Lost Books of Antiquity

A tip o' the hat to Quotulatiousness for this intriguing story to be found at the Telegraph.

An earthquake or volcanic eruption is likely to destroy a library of ancient books at Herculaneum, near Pompeii, before they can be excavated unless urgent action is taken, according to the founder of a new group based in Oxford.

Scientists have discovered new ways to read 1,800 charred manuscript scrolls already found in the ruins of the so-called Villa of Papyri at Herculaneum, a city that, like neighbouring Pompeii, was buried in volcanic matter when Vesuvius erupted in AD79.

Scholars are convinced that many more scrolls lie awaiting discovery there, among which are probably lost books by great authors such as Aristotle and Livy.
"The chances are very high that much remains to be found in three newly identified and unexplored levels," Professor Robert Fowler told a meeting of the Herculaneum Society at Wadham College, Oxford, at the weekend.

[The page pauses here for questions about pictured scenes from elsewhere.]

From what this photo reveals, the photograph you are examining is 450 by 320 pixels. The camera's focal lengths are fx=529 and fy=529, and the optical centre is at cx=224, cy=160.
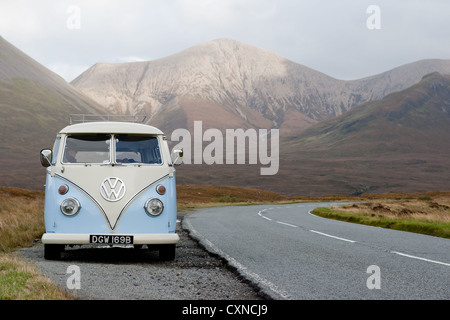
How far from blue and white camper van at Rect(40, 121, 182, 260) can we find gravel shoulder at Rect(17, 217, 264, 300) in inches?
18.9

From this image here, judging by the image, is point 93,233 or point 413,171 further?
point 413,171

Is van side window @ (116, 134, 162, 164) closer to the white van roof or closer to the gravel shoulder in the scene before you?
the white van roof

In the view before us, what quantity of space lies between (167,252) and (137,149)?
83.1 inches

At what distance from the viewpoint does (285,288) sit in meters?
7.13

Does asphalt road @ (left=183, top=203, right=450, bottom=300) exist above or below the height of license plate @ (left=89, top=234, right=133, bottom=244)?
below

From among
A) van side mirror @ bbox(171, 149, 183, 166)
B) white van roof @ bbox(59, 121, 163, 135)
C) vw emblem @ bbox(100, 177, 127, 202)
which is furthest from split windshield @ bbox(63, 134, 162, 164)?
vw emblem @ bbox(100, 177, 127, 202)

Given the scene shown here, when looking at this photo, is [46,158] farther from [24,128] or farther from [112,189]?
[24,128]

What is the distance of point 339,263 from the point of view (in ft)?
31.4

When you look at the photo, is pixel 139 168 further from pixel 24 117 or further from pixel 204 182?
pixel 24 117

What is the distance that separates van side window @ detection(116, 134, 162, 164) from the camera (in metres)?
10.3

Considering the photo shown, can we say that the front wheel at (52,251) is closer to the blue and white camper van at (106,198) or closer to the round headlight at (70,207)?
the blue and white camper van at (106,198)

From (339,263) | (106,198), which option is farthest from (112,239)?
(339,263)
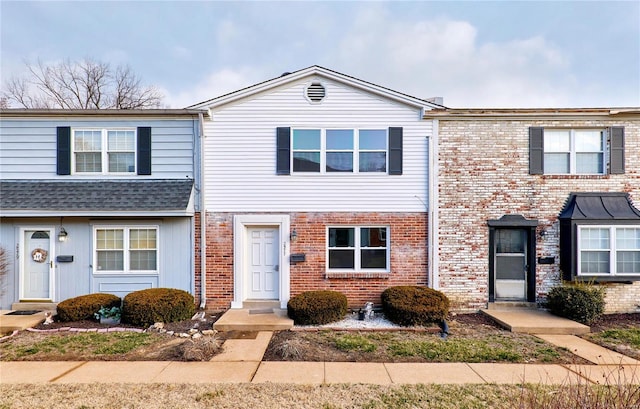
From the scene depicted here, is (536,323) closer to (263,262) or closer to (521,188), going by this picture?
(521,188)

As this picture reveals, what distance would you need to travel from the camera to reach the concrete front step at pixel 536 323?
7234 millimetres

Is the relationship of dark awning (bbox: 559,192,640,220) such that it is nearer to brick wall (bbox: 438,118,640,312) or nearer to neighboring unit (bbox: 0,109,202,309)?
brick wall (bbox: 438,118,640,312)

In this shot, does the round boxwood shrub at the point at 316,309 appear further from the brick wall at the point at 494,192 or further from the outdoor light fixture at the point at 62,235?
the outdoor light fixture at the point at 62,235

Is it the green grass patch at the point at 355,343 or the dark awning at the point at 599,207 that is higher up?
the dark awning at the point at 599,207

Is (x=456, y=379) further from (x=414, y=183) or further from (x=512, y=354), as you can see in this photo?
(x=414, y=183)

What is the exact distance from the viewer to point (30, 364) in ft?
18.2

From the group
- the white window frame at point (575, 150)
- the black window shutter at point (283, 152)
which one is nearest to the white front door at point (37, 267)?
the black window shutter at point (283, 152)

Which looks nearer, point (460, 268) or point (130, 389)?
point (130, 389)

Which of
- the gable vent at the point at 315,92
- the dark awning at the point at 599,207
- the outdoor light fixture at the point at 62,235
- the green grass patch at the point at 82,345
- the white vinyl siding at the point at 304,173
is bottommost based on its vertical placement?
the green grass patch at the point at 82,345

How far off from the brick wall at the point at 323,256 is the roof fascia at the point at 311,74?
2.99m

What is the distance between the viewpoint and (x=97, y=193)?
840cm

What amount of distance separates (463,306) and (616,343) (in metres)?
3.03

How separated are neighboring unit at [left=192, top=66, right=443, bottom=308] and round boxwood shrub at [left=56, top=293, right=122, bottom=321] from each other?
237cm

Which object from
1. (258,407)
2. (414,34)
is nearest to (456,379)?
(258,407)
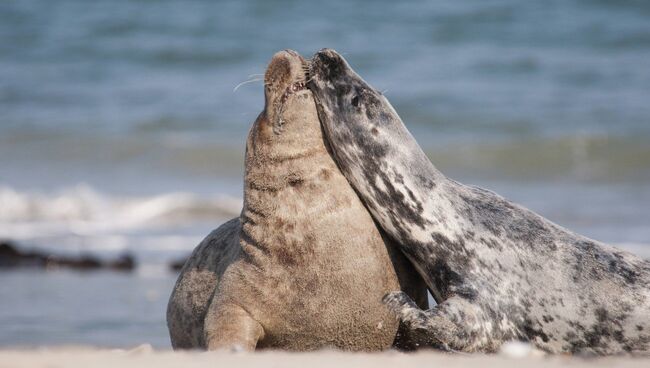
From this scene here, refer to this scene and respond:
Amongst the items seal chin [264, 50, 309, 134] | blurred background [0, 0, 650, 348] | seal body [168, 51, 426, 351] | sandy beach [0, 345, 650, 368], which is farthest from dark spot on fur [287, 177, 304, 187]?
blurred background [0, 0, 650, 348]

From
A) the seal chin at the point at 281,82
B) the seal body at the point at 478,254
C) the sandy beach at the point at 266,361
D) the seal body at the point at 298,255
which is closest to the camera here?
the sandy beach at the point at 266,361

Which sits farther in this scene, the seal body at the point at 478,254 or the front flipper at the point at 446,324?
the seal body at the point at 478,254

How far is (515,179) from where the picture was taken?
13320mm

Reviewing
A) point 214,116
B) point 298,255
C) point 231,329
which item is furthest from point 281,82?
point 214,116

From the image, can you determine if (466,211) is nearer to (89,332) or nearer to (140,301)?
(89,332)

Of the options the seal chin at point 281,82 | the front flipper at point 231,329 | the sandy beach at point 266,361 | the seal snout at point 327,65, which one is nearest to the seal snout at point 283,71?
the seal chin at point 281,82

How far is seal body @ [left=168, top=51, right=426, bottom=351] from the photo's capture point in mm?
5117

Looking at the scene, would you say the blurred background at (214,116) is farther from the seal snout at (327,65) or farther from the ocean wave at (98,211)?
the seal snout at (327,65)

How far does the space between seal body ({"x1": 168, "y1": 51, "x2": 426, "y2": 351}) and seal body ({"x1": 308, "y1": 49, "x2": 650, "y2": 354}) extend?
4.3 inches

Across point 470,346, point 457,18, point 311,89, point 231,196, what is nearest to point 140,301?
point 311,89

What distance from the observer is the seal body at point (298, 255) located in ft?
16.8

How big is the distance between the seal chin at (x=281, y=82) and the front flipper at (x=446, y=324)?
3.26 feet

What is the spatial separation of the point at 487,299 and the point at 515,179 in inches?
324

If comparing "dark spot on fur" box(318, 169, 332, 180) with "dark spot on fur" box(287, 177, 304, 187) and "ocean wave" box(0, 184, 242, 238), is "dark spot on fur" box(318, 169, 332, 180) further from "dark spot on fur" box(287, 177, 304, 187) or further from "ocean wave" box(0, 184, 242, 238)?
"ocean wave" box(0, 184, 242, 238)
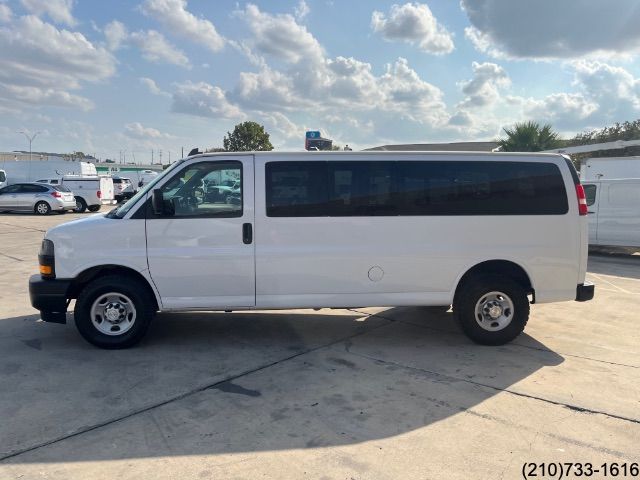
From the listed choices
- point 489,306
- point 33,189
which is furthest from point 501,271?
point 33,189

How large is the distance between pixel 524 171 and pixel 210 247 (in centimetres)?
352

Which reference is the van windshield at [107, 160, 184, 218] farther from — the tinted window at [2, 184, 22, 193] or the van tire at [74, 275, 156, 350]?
the tinted window at [2, 184, 22, 193]

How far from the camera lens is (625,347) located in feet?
19.1

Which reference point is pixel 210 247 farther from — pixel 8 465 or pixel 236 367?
pixel 8 465

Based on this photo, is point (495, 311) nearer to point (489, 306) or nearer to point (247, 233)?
point (489, 306)

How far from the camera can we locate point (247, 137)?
55844 mm

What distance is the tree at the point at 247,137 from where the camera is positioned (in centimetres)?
5559

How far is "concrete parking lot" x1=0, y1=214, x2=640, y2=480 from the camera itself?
11.4 feet

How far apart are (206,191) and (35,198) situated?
22019mm

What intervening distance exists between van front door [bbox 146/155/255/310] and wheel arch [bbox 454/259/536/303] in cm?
236

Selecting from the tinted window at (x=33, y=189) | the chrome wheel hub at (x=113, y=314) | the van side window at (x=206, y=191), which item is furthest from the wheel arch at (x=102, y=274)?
the tinted window at (x=33, y=189)

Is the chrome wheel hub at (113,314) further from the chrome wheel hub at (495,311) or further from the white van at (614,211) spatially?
the white van at (614,211)

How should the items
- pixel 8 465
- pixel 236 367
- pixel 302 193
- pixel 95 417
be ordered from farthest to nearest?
pixel 302 193 < pixel 236 367 < pixel 95 417 < pixel 8 465

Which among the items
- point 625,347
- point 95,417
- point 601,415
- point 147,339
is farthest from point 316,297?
point 625,347
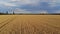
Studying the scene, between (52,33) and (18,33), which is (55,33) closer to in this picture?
(52,33)

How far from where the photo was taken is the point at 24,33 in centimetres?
195

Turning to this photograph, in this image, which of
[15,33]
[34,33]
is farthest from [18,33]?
[34,33]

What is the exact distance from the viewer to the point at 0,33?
1.96m

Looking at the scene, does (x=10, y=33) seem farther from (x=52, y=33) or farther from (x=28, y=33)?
(x=52, y=33)

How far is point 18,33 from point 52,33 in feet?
1.23

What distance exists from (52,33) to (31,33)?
232mm

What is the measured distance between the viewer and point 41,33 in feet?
6.27

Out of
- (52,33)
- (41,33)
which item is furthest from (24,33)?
(52,33)

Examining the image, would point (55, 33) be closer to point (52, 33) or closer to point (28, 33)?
point (52, 33)

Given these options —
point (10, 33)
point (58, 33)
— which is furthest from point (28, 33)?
point (58, 33)

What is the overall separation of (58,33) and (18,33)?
0.44 metres

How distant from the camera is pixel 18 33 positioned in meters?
1.95

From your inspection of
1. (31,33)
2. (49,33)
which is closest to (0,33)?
(31,33)

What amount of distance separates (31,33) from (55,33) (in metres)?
0.26
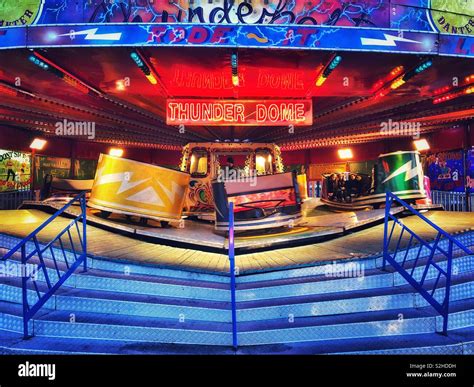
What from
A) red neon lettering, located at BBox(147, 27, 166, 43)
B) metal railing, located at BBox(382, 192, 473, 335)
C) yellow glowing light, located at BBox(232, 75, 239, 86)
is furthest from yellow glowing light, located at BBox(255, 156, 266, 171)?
metal railing, located at BBox(382, 192, 473, 335)

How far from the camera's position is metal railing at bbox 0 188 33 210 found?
12625mm

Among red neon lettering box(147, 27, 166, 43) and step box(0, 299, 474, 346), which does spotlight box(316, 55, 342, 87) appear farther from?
step box(0, 299, 474, 346)

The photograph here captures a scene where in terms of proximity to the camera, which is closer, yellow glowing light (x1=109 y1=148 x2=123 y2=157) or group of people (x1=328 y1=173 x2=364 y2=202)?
group of people (x1=328 y1=173 x2=364 y2=202)

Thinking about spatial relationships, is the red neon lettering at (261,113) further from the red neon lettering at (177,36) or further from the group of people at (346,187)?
the group of people at (346,187)

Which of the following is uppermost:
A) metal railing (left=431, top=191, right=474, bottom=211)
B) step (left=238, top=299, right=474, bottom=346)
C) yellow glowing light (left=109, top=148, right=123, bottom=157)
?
yellow glowing light (left=109, top=148, right=123, bottom=157)

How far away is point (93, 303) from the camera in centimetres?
396

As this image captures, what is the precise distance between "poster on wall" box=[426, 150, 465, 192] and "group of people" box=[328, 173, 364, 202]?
4.39 meters

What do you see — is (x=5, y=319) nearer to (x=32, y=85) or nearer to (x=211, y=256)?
(x=211, y=256)

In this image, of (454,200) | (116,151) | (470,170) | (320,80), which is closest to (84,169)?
(116,151)

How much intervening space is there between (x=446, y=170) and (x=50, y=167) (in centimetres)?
1686

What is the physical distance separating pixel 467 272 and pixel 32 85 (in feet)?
31.1

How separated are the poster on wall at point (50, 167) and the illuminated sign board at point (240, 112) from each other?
8.98 meters

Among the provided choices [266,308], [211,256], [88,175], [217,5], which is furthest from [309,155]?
[266,308]

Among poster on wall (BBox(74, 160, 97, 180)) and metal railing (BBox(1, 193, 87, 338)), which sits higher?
poster on wall (BBox(74, 160, 97, 180))
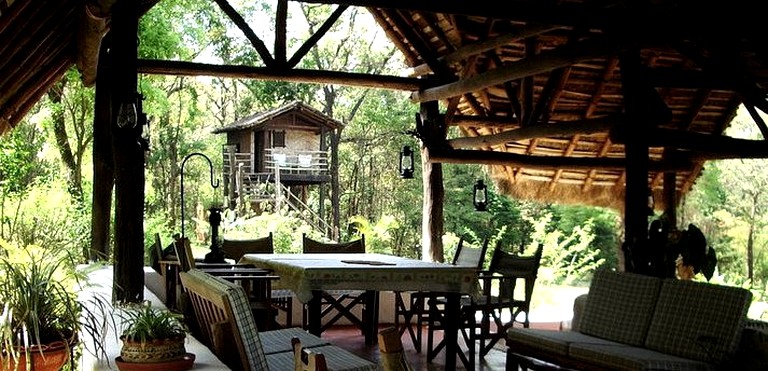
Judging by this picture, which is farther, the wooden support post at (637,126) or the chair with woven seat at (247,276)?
the wooden support post at (637,126)

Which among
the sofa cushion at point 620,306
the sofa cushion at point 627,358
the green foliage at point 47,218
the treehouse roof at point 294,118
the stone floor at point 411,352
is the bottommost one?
the stone floor at point 411,352

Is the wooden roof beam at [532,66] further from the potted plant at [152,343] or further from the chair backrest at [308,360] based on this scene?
the chair backrest at [308,360]

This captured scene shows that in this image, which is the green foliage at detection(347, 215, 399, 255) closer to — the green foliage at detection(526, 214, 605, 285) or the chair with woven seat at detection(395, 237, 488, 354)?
the green foliage at detection(526, 214, 605, 285)

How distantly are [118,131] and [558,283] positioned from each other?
1362 centimetres

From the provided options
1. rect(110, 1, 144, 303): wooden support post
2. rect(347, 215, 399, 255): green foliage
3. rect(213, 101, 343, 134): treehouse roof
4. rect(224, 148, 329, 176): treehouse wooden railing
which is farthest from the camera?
rect(224, 148, 329, 176): treehouse wooden railing

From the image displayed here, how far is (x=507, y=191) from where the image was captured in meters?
12.6

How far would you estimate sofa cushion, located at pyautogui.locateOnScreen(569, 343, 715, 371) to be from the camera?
4.59 metres

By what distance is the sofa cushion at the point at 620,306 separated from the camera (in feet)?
17.3

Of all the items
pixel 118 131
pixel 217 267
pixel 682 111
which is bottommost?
pixel 217 267

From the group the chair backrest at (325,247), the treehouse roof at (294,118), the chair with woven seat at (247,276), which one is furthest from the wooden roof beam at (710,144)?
the treehouse roof at (294,118)

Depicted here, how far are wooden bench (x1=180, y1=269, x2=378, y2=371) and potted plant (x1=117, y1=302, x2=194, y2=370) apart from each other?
203mm

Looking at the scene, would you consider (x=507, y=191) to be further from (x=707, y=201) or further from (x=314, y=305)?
(x=707, y=201)

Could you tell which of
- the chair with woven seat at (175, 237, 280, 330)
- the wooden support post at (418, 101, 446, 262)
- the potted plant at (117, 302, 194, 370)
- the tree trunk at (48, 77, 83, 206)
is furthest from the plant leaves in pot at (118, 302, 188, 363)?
the tree trunk at (48, 77, 83, 206)

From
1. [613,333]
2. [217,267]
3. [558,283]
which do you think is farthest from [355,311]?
[558,283]
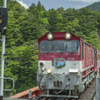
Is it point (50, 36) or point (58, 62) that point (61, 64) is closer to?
point (58, 62)

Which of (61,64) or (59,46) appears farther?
(59,46)

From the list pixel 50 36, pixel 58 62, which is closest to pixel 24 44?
pixel 50 36

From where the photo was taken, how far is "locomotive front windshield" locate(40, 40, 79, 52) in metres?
11.4

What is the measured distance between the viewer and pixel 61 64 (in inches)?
447

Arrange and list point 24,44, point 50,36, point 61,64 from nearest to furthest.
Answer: point 61,64 < point 50,36 < point 24,44

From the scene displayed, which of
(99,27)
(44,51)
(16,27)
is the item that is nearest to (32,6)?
(16,27)

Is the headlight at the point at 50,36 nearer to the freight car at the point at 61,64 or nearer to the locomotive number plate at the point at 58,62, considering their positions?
the freight car at the point at 61,64

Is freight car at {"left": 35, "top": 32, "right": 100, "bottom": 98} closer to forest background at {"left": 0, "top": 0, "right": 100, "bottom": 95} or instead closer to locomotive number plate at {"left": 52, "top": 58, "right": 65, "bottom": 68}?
locomotive number plate at {"left": 52, "top": 58, "right": 65, "bottom": 68}

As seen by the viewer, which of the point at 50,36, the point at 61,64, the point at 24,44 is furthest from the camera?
the point at 24,44

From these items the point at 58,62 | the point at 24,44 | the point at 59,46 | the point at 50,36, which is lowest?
the point at 58,62

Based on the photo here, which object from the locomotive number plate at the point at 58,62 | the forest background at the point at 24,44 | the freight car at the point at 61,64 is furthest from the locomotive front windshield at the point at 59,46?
the forest background at the point at 24,44

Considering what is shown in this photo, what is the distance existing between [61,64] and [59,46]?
960mm

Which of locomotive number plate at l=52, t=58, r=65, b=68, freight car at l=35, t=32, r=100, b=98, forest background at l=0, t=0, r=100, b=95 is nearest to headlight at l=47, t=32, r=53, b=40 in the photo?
freight car at l=35, t=32, r=100, b=98

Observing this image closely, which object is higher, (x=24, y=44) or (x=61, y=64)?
(x=24, y=44)
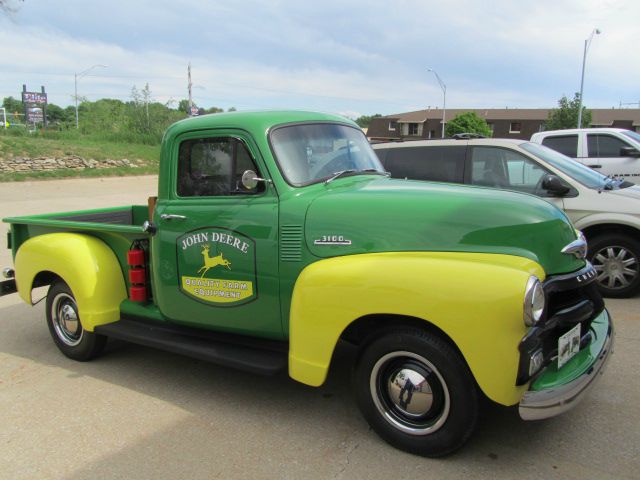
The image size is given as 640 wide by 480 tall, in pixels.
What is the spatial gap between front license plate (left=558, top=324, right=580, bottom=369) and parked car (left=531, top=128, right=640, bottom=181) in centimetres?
665

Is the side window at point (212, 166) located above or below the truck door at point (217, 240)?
above

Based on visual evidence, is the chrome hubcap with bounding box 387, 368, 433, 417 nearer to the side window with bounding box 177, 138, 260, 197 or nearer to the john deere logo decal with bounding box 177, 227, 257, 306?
the john deere logo decal with bounding box 177, 227, 257, 306

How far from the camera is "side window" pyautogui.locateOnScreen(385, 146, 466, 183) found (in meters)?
6.52

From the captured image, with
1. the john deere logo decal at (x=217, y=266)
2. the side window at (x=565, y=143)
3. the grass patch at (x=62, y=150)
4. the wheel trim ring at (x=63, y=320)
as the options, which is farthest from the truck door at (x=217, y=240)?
the grass patch at (x=62, y=150)

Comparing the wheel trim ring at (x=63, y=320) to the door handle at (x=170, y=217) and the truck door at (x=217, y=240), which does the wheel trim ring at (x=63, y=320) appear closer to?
the truck door at (x=217, y=240)

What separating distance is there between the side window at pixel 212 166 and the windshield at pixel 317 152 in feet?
0.81

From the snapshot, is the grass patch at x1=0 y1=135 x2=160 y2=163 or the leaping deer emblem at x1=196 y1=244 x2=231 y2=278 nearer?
the leaping deer emblem at x1=196 y1=244 x2=231 y2=278

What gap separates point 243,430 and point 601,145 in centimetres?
850

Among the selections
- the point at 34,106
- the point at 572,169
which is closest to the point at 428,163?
the point at 572,169

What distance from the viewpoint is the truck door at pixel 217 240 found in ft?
10.9

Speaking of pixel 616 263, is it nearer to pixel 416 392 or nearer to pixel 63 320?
pixel 416 392

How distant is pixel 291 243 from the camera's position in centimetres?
321

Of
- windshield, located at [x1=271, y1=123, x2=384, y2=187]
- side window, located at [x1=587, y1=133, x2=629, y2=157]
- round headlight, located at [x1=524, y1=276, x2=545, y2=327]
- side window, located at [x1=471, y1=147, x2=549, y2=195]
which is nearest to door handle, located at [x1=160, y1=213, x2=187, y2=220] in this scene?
windshield, located at [x1=271, y1=123, x2=384, y2=187]

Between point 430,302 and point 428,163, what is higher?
point 428,163
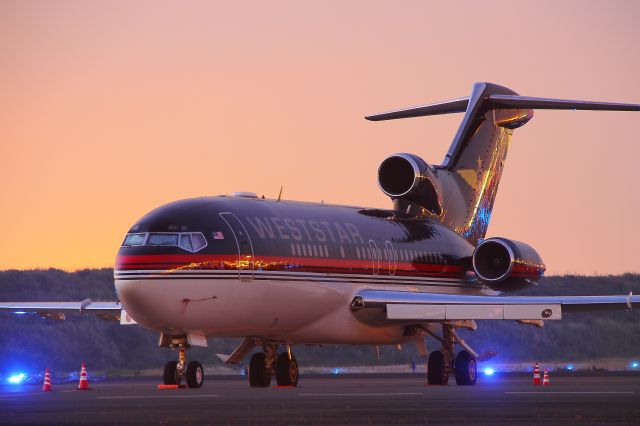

The society was founded last year to promote the excavation and preservation of sites at Herculaneum before it is too late.

I don't know about you, but this news is really exciting to me. Imagine being able to recover books by the likes of Aristotle that were believed to be lost forever. I could add them to the list of books I intend, but never get around, to actually read. Joking aside, this is truly intriguing.